Work request => Exclude the images and repeat all remaining entries exactly.

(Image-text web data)
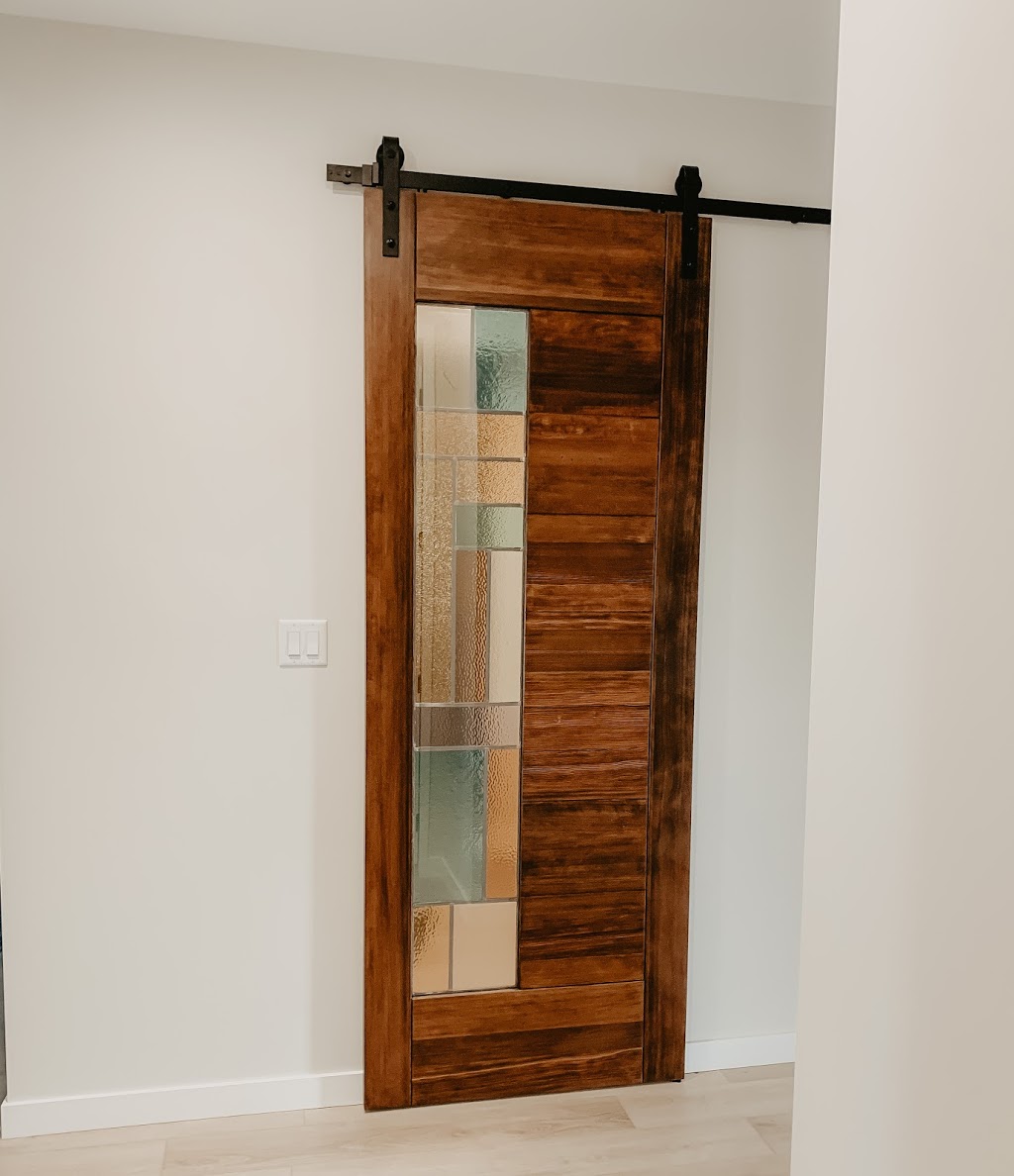 Windowland Windows & Doors | 5490 46 Ave SE, Salmon Arm, BC V1E 1X2, Canada | Phone: (250) 832-1840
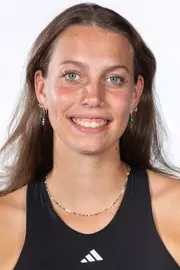 Alexia Jacobs Headshot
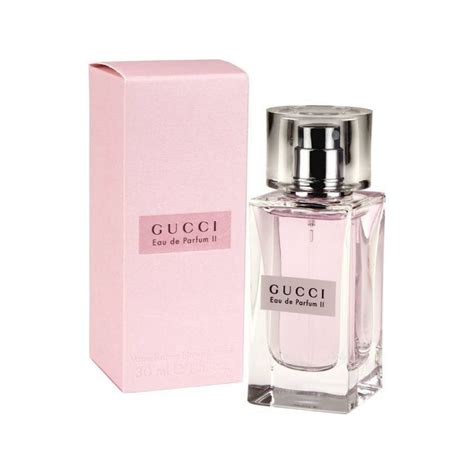 gucci perfume boxes|gucci perfume tall pink bottle.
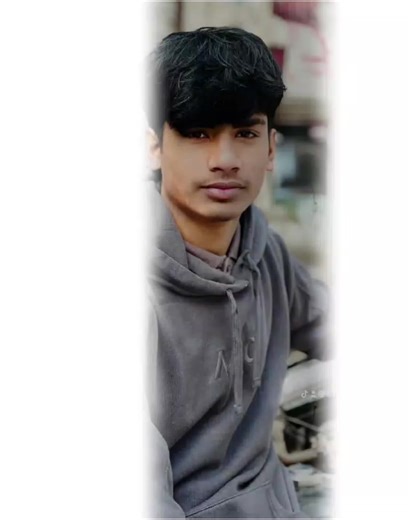 Sameer Bhatti (@sameer.bhatti7564)’s videos with original sound - Abdul Khalik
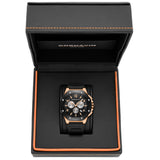 Cornavin CO 2012-2010R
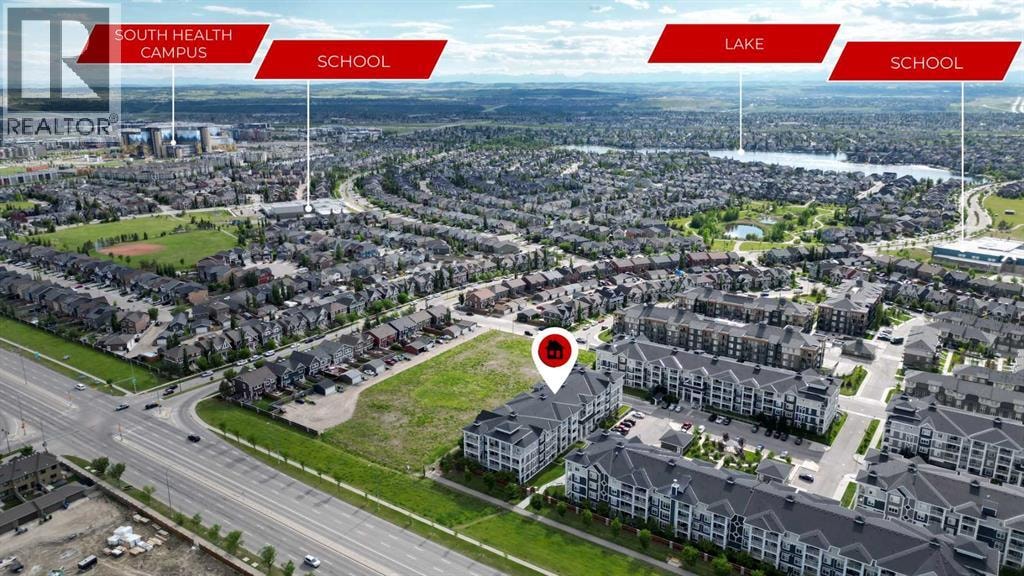 111, 300 Auburn Meadows Common SE — photo 19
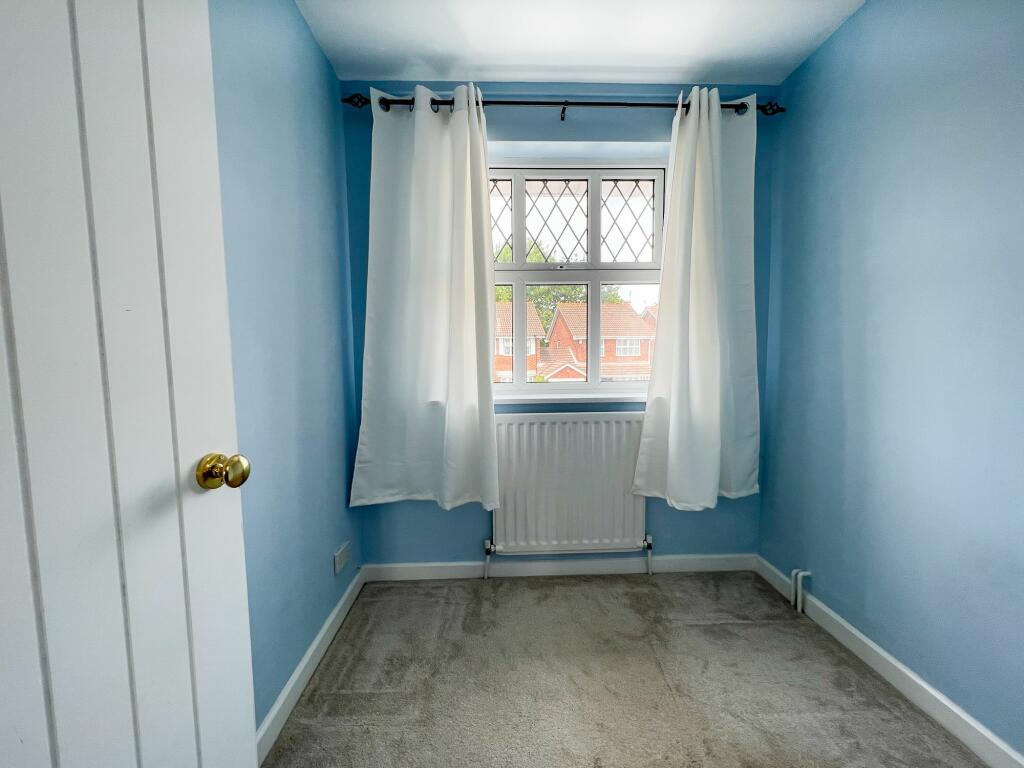 Additional image 17 of Stoneberry Road, Bristol, BS14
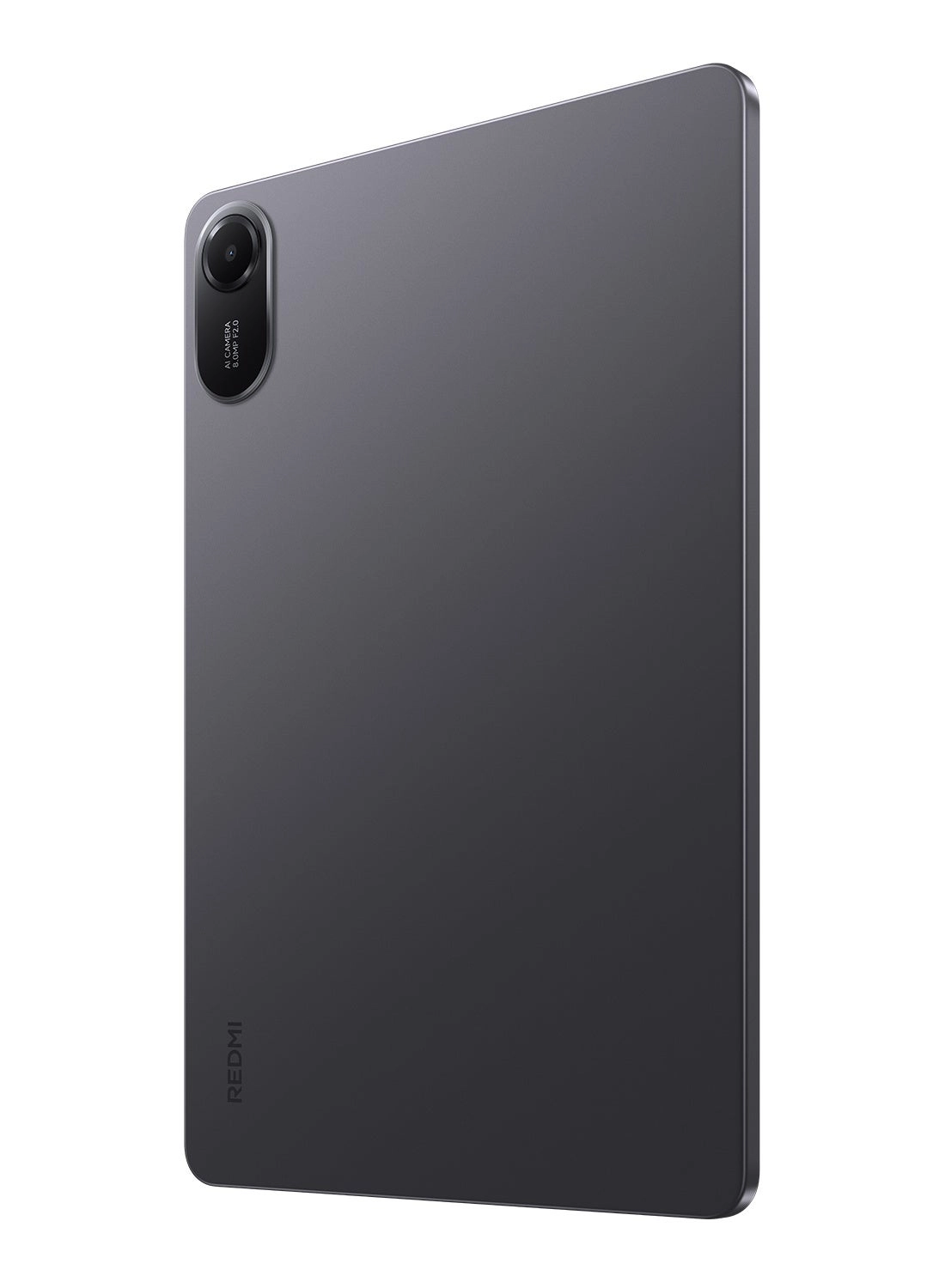 Redmi Pad 2 - 256GB 11"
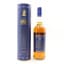 Famous Grouse 15 Year Old Bill McLaren’s Famous XV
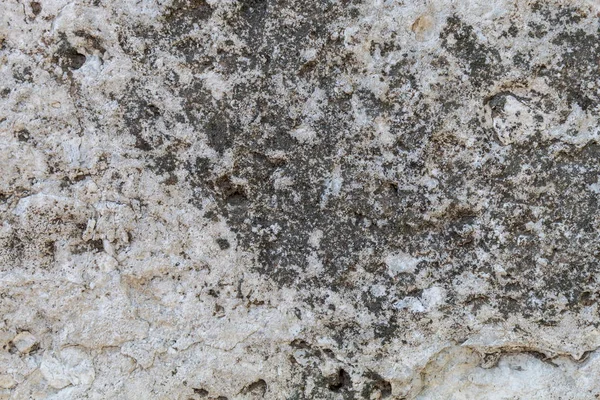 Textura Piedra Natural Envejecida —  Fotos de Stock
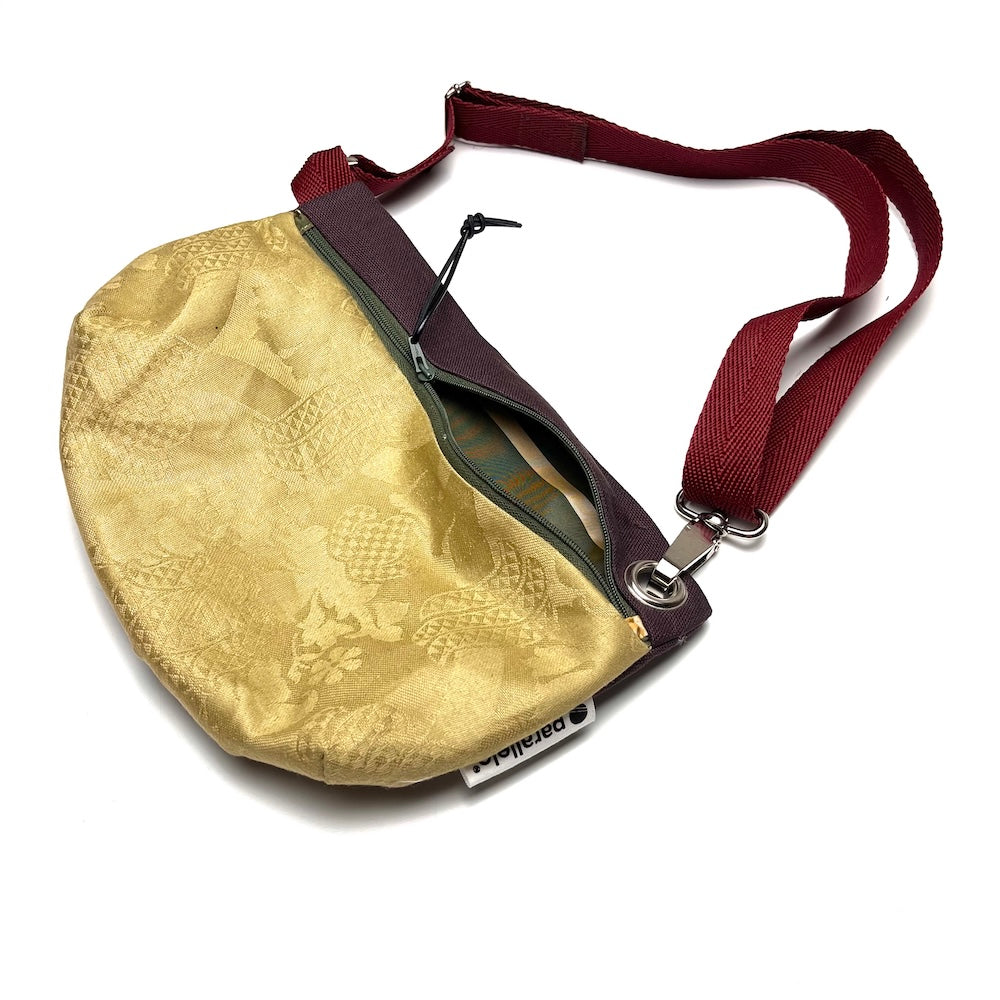 borsa a tracolla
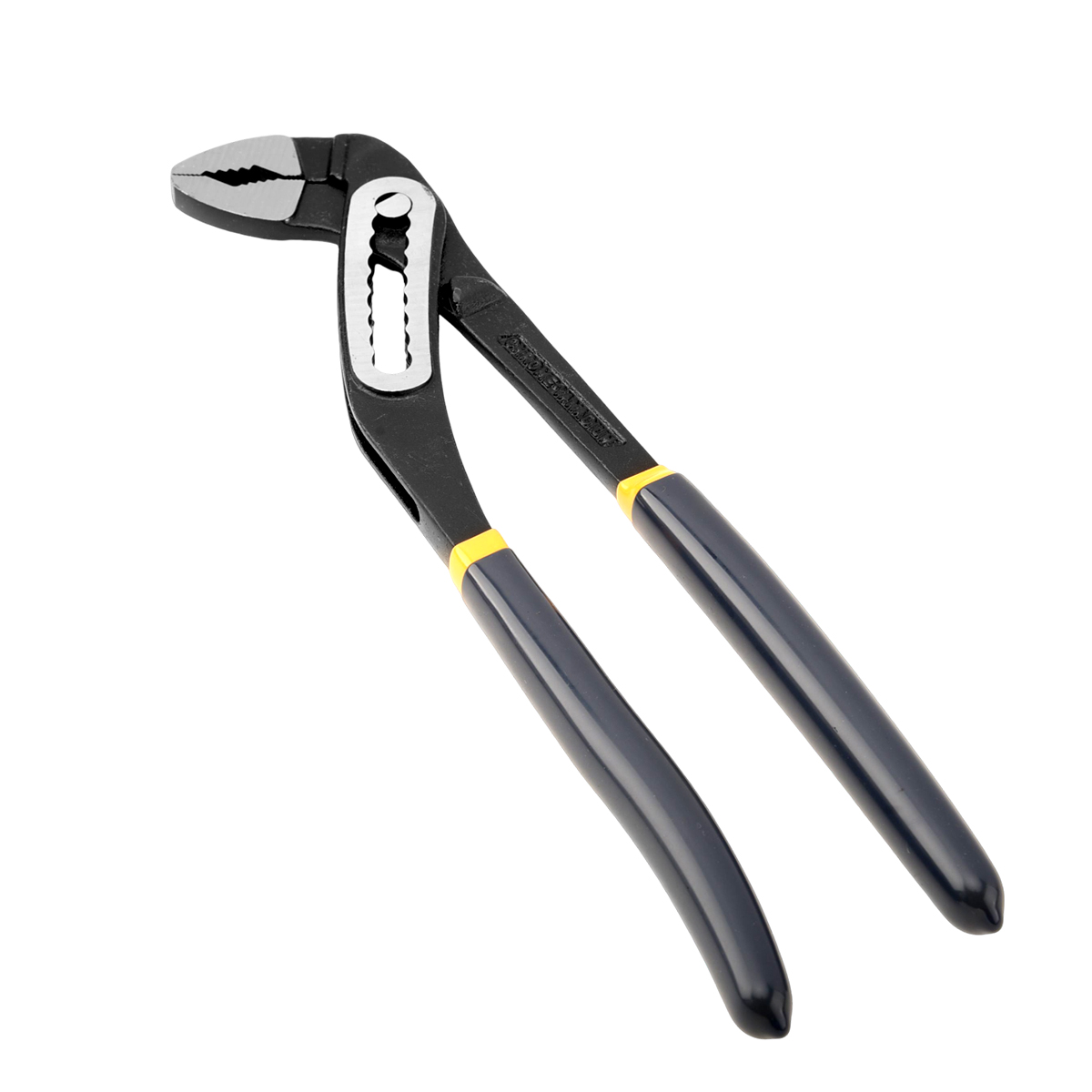 Multi Tool Plier - 7 10 12 Inch Industriële Waterpomptang,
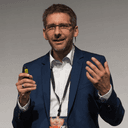 Henrik Zaborowski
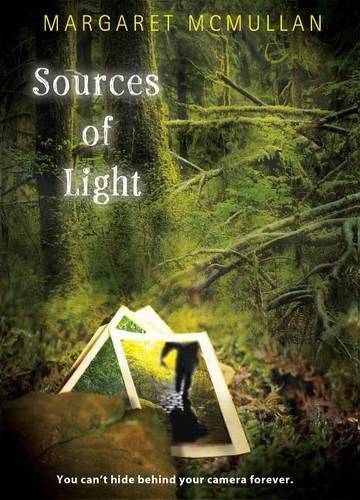 Cover image for Sources of Light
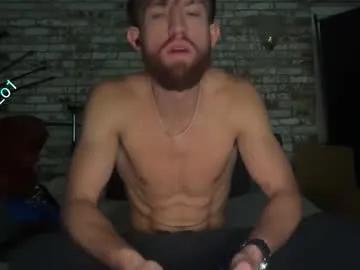 patcums on Chaturbate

Task answer =>
 Windowland Windows & Doors | 5490 46 Ave SE, Salmon Arm, BC V1E 1X2, Canada | Phone: (250) 832-1840
 Alexia Jacobs Headshot
 gucci perfume boxes|gucci perfume tall pink bottle.
 Sameer Bhatti (@sameer.bhatti7564)’s videos with original sound - Abdul Khalik
 Cornavin CO 2012-2010R
 111, 300 Auburn Meadows Common SE — photo 19
 Additional image 17 of Stoneberry Road, Bristol, BS14
 Redmi Pad 2 - 256GB 11"
 Famous Grouse 15 Year Old Bill McLaren’s Famous XV
 Textura Piedra Natural Envejecida —  Fotos de Stock
 borsa a tracolla
 Multi Tool Plier - 7 10 12 Inch Industriële Waterpomptang,
 Henrik Zaborowski
 Cover image for Sources of Light
 patcums on Chaturbate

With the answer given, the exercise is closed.